Reading text
“She’s got daddy issues.”
There’s a brief summation of my “damage,” as put forth by a number of former lovers. The easy resolution offered by the branding is understandably appealing to some men. Rather than wrestle with the notion that I find him an objectionable partner for whatever reason(s), it’s far simpler to head off introspection at the pass. So it follows that it’s not personal. I just have a problem with mankind, and it started with my father.
As the offspring of two profoundly disturbed parents, it’s without question that I have my daddy issues. My father was a volatile manic depressive and during the course of riding his mood swings for 18 years, I became fearful, paranoid and untrusting. A hard won peace certainly but over the ensuing decades, with the assist of lots of therapy sessions, I learned to use those defaults to occasional advantage. My gut and I have a pretty trusting relationship. She senses danger at a dog whistle frequency. I’ve learned to control the panic that used to ensue at the first sign of a threat, and now make what I like to think are more deliberate decisions. Because I’m not doing myself much good if I fall and break a leg while fleeing a burning building, right?
So sure, I’ve got dad hangover. But I had two messed up adults in my young world. And for many years, I most assuredly, definitively and absolutely had mommy issues. And for too long, this meant I had significant challenges bonding with women at all. I never felt I understood them and what they wanted from me. It was somehow infinitely more complicated than relating to the superficial banter of men. Part of the isolation I felt for most of my life came from feeling something like a third gender. I was alien to trust and peace with anybody of either sex, but somehow felt more threatened by the female. Is this because my mother was a pathological liar who always made it known that somehow she felt threatened by me as well? Definitely.

[Spatial grounding data]

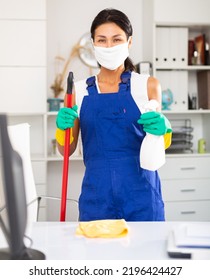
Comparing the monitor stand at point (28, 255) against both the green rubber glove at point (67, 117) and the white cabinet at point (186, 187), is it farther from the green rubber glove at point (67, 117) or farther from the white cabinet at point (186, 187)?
the white cabinet at point (186, 187)

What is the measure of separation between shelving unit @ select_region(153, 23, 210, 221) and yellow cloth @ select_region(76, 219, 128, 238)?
1.66 metres

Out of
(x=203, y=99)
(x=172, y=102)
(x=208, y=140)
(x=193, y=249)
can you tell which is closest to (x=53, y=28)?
(x=172, y=102)

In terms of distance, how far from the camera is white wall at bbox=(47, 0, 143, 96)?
7.94ft

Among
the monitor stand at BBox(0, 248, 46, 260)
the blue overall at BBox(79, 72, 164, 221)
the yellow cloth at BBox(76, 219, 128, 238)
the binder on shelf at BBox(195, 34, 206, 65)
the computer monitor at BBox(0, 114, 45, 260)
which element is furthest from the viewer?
the binder on shelf at BBox(195, 34, 206, 65)

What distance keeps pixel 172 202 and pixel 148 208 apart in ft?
4.69

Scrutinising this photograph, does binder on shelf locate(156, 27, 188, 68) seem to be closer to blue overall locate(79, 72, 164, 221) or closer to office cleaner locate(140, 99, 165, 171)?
blue overall locate(79, 72, 164, 221)

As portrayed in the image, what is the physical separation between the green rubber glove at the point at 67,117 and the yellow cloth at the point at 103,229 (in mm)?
345

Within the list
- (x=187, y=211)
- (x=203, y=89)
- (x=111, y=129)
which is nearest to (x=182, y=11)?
(x=203, y=89)

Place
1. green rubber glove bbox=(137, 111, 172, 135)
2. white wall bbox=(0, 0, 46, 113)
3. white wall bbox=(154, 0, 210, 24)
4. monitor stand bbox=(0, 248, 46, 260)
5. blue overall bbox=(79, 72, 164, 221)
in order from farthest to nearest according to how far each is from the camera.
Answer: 1. white wall bbox=(154, 0, 210, 24)
2. white wall bbox=(0, 0, 46, 113)
3. blue overall bbox=(79, 72, 164, 221)
4. green rubber glove bbox=(137, 111, 172, 135)
5. monitor stand bbox=(0, 248, 46, 260)

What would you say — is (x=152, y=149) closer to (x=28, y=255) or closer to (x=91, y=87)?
(x=91, y=87)

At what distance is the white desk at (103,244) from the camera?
29.3 inches

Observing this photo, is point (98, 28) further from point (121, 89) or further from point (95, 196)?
point (95, 196)

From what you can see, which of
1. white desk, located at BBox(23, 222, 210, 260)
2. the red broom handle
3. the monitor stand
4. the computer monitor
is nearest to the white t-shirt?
the red broom handle

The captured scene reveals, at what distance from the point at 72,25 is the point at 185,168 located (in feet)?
3.85
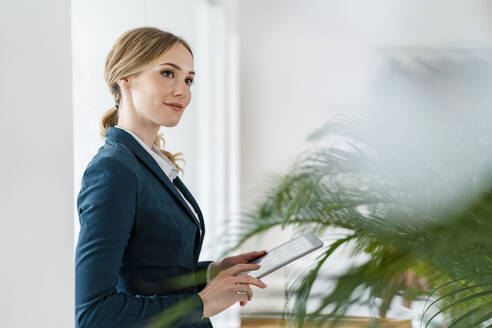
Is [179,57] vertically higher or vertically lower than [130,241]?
higher

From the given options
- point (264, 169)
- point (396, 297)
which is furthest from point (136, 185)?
point (264, 169)

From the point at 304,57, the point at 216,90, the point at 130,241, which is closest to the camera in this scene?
the point at 130,241

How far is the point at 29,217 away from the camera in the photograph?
0.49 m

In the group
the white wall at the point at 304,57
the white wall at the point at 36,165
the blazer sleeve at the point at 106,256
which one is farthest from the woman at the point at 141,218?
the white wall at the point at 304,57

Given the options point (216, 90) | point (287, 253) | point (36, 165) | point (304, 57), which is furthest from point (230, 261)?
point (304, 57)

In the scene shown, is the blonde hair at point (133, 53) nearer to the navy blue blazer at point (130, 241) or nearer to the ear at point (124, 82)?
the ear at point (124, 82)

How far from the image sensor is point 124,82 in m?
0.92

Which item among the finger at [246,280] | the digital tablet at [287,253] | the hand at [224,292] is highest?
the digital tablet at [287,253]

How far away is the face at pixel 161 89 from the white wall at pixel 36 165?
36cm

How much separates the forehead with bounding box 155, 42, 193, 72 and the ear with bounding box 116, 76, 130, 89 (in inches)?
2.5

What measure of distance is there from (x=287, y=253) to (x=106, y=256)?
280 mm

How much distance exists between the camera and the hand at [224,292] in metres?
0.73

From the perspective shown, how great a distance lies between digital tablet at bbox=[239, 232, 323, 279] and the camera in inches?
29.8

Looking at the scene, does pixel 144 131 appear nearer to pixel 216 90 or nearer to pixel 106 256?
pixel 106 256
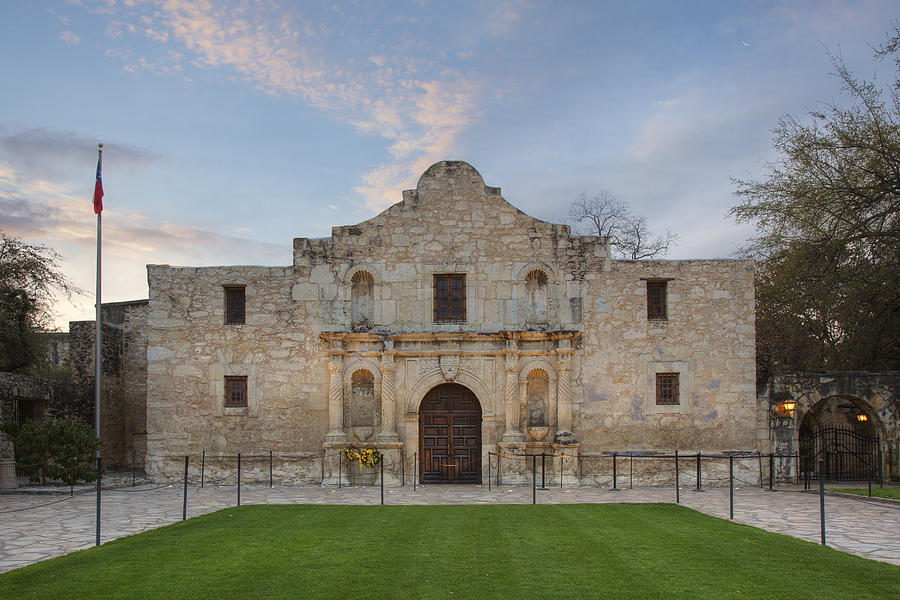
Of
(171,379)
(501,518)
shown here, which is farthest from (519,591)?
(171,379)

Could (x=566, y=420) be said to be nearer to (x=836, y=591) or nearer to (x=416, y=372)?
(x=416, y=372)

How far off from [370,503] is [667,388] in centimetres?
841

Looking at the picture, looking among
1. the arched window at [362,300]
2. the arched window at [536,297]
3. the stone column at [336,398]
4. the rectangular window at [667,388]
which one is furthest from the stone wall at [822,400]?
the stone column at [336,398]

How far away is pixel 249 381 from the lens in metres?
19.7

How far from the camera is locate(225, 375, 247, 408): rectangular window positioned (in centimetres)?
1984

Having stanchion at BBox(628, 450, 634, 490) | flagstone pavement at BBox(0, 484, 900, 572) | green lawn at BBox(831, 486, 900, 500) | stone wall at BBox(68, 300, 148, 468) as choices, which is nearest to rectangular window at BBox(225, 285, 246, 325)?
flagstone pavement at BBox(0, 484, 900, 572)

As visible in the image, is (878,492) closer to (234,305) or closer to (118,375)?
(234,305)

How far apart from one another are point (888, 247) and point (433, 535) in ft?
50.0

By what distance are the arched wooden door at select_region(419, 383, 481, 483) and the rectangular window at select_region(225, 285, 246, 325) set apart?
5356 millimetres

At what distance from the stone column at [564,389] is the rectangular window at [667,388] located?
235 cm

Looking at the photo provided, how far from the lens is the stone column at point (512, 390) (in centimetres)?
1900

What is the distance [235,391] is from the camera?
19.9 m

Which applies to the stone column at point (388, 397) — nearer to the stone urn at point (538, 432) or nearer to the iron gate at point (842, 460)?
the stone urn at point (538, 432)

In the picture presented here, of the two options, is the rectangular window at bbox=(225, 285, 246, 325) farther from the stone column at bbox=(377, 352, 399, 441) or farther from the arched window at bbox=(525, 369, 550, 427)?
the arched window at bbox=(525, 369, 550, 427)
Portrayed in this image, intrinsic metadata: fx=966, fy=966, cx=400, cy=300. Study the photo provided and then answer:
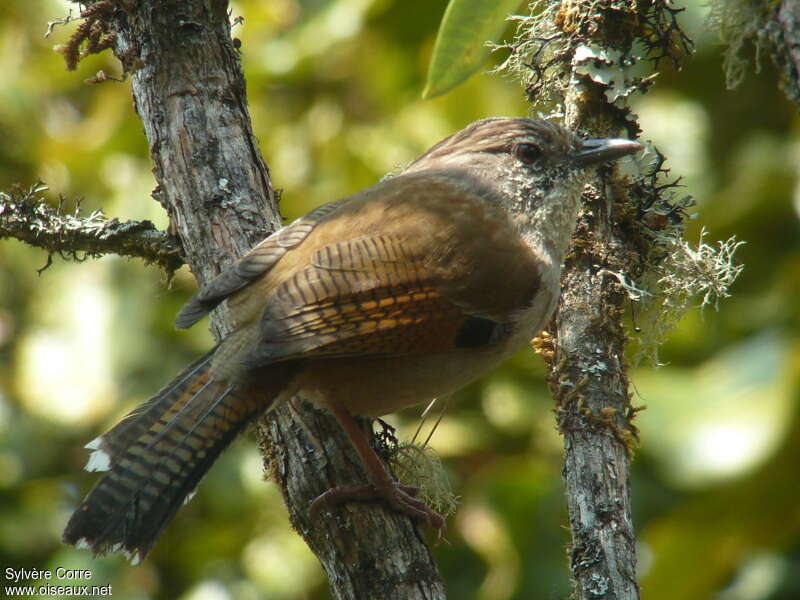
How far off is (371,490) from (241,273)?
786 millimetres

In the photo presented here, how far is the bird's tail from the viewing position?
9.20 ft

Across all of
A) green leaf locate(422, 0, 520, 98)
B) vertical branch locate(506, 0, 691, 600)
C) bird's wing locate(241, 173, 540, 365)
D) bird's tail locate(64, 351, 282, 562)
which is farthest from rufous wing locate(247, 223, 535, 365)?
green leaf locate(422, 0, 520, 98)

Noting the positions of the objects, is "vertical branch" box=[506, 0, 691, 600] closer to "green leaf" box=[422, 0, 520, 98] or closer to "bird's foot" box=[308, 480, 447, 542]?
"bird's foot" box=[308, 480, 447, 542]

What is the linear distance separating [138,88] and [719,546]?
9.79ft

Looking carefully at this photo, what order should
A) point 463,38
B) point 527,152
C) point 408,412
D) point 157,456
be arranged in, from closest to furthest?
point 463,38, point 157,456, point 527,152, point 408,412

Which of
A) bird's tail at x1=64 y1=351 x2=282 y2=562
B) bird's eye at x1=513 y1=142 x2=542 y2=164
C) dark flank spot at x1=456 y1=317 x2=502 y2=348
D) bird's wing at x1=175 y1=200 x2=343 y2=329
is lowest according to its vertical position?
bird's tail at x1=64 y1=351 x2=282 y2=562

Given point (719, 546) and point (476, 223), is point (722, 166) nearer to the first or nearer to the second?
point (719, 546)

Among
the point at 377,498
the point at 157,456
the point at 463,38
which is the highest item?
the point at 463,38

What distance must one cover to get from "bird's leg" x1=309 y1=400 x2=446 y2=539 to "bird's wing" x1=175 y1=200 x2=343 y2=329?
1.57ft

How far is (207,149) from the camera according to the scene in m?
3.17

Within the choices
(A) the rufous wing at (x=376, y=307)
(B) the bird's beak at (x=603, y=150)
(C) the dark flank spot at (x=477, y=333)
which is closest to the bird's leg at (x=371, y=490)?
(A) the rufous wing at (x=376, y=307)

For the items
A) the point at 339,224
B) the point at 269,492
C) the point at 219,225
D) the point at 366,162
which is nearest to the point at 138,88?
the point at 219,225

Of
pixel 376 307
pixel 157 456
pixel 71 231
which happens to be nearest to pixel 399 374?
pixel 376 307

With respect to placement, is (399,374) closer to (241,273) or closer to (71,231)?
(241,273)
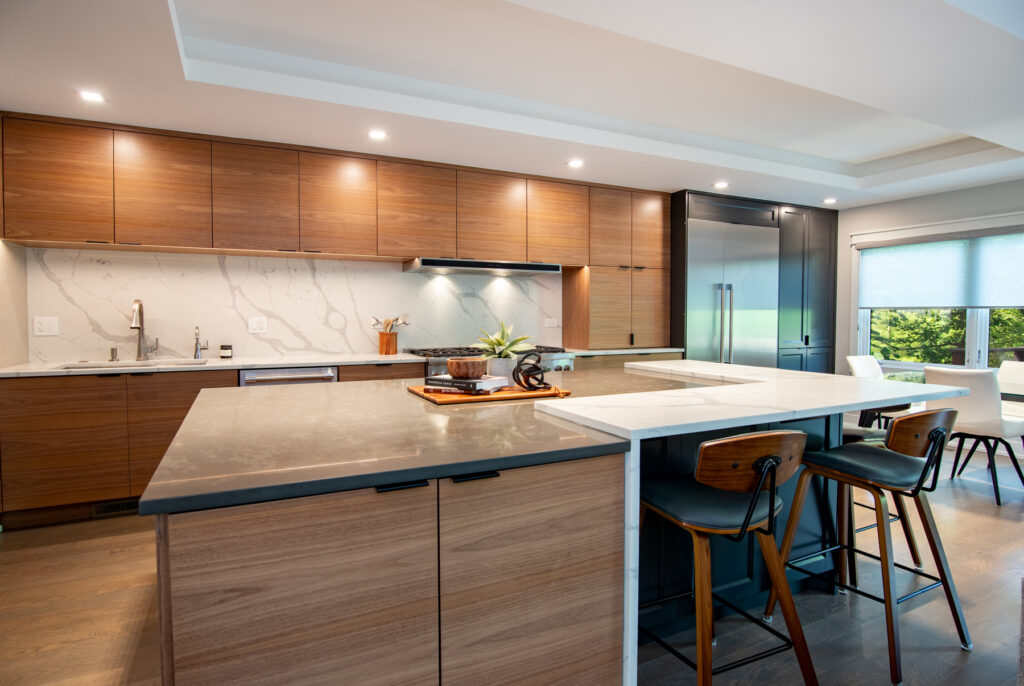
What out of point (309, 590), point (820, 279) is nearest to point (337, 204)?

Using the information
[A] Duplicate the essay about daddy issues word for word, everything from "There’s a brief" down to "with my father.".
[B] Answer these questions using the essay about daddy issues:
(i) For how many years did the writer ride the father's mood swings?
(ii) How does the essay describe the writer's father?
(iii) What does the essay say the writer's mother was?

Your written answers
[A]
There’s a brief summation of my “damage,” as put forth by a number of former lovers. The easy resolution offered by the branding is understandably appealing to some men. Rather than wrestle with the notion that I find him an objectionable partner for whatever reason(s), it’s far simpler to head off introspection at the pass. So it follows that it’s not personal. I just have a problem with mankind, and it started with my father.

[B]
(i) 18 years.
(ii) As a volatile manic depressive.
(iii) A pathological liar.